Unified Communications (UC or SAN) certificates

A Unified Communications certificate is a type of web server authentication certificate that secures multiple domain names. It was originally used to secure Unified Communications products such as Live Communications Server and Exchange Server 2007 but it is now used to secure any server that has multiple domain names so it is also called a SAN (Subject Alternative Name) certificate. For example, you could secure www.domain.com, domain.com, mail.domain.com, autodiscover.server.local, etc. all in one certificate. Read our Unified Communications SSL Certificates page to learn more.

Wildcard certificates

A wildcard certificate can secure an unlimited number of first level sub domains on a single domain name. For example, you could get a wildcard certificate with *.yourdomain.com as the common name. This certificate would secure www.yourdomain.com, mail.yourdomain.com, secure.yourdomain.com, anything.yourdomain.com, etc... In other words, it will work on any sub-domain that replaces the wildcard character (*).

Extended Validation certificates

An Extended Validation (EV) certificate is a new type of certificate that is designed to prevent phishing attacks. It requires extended validation of your business and authorization to order the certificate and can take a few days to a few weeks to receive. It provides even greater assurance to customers than high assurance certificates by making the address bar turn green. Learn more about EV Certificates and compare the cheapest ones.

Low assurance/domain-validated certificates

A low assurance/domain-validated (DV) certificate is a certificate that only includes your domain name in the certificate (not your business or organization name). Certificate authorities usually can automatically verify that you own the domain name by checking the WHOIS record. They can be issued instantly and are cheaper but, as the name implies, they provide less assurance to your customers.

Code signing certificates

A code signing certificate is a certificate that enables you to digitally sign an executable or script to confirm the software author and guarantee that the code has not been altered or corrupted since it was signed.
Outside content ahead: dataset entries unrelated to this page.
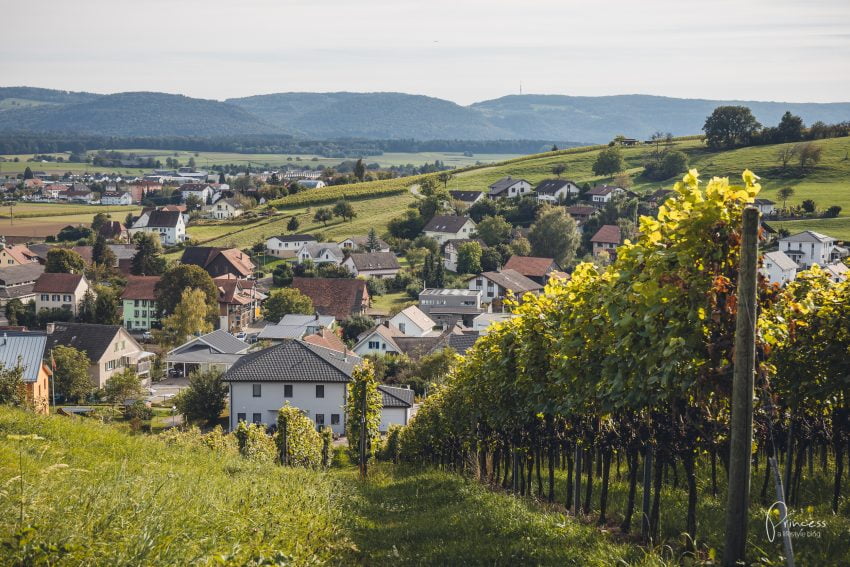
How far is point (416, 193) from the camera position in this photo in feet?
456

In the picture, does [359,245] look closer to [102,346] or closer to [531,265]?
[531,265]

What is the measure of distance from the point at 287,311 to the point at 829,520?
236 feet

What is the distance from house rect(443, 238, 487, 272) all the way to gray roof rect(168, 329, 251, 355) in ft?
126

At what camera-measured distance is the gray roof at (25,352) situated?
129 ft

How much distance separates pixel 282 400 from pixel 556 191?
83.9 meters

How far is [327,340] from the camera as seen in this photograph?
2516 inches

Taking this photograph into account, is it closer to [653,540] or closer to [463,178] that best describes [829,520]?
[653,540]

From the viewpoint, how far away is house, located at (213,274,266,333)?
79.8 meters

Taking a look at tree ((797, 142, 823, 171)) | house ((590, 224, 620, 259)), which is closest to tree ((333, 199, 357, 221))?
house ((590, 224, 620, 259))

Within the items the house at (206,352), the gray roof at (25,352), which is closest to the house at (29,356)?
the gray roof at (25,352)

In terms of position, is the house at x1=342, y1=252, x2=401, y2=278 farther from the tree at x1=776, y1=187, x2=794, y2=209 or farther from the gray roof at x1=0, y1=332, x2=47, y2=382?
the gray roof at x1=0, y1=332, x2=47, y2=382

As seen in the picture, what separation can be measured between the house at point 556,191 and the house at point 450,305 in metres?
40.5

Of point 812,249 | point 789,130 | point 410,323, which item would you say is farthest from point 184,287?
point 789,130

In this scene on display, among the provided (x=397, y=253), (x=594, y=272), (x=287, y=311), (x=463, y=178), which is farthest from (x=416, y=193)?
(x=594, y=272)
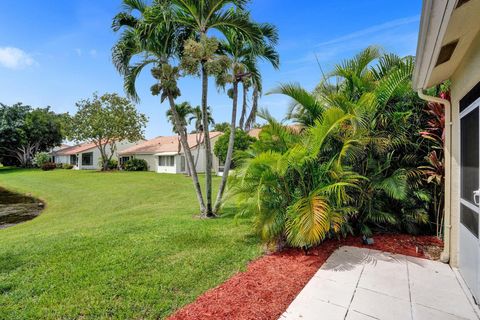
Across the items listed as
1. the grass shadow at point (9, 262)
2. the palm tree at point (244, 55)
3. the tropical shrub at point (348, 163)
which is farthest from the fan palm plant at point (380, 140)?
the grass shadow at point (9, 262)

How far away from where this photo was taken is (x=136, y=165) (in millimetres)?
33906

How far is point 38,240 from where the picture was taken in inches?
248

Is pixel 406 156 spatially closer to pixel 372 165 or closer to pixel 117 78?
pixel 372 165

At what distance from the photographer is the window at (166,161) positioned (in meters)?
30.9

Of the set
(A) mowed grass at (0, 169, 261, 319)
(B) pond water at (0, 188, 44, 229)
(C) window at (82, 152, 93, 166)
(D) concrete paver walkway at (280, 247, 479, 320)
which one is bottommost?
(B) pond water at (0, 188, 44, 229)

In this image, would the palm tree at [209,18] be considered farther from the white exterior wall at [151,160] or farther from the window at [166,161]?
the white exterior wall at [151,160]

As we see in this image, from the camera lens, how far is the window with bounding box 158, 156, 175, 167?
3089 centimetres

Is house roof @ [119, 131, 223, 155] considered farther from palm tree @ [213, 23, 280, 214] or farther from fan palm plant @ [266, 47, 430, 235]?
fan palm plant @ [266, 47, 430, 235]

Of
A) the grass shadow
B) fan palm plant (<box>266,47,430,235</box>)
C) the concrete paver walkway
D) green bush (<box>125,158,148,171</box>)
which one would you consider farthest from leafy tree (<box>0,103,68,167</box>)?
the concrete paver walkway

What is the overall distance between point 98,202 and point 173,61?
34.4ft

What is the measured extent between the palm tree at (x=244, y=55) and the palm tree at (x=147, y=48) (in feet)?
4.44

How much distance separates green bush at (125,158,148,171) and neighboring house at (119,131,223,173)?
2.06 ft

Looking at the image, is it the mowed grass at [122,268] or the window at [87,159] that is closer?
the mowed grass at [122,268]

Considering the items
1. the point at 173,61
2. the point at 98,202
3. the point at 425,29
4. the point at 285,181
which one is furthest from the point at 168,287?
the point at 98,202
Normal web server authentication certificates can't be used to do this so you need to get a special code signing certificate. Learn more about code signing.

E-mail certificates

An email certificate or S/MIME certificate is primarily used to sign an e-mail to encrypt and guarantee authorship of the e-mail. Learn more about email certificates.

Root signing certificates

Root signing certificates are certificates that you can use to sign other certificates that are linked up to a trusted root certificate. With a root signing certificate, you essentially become your own certificate authority and you can issue certificates that are trusted by all major browsers/clients. Read more about root signing certificates.

Shared SSL certificates

To prevent phishing, SSL certificates are made to work on one specific hostname (or multiple specific hostnames in the case of wildcard certificates and UC certificates) like mail.mydomain.com. If a certificate is used on a different domain name than what is listed in the certificate, a web browser will give a name mismatch error. Many hosting companies offer what is called a shared SSL certificate. A shared SSL certificate is used by multiple sites on the same IP address so that each site doesn't have to get their own certificate.

If you just want your connection encrypted and aren't worried gaining your visitors' trust or preventing phishing attacks on your site, a shared SSL certificate could work well for you. Some hosting companies let you use a folder or subdomain on their domain so that the address bar matches the hostname in the certificate. This avoids the name mismatch errors. Others let you use their certificate on your domain name which will give an error to visitors.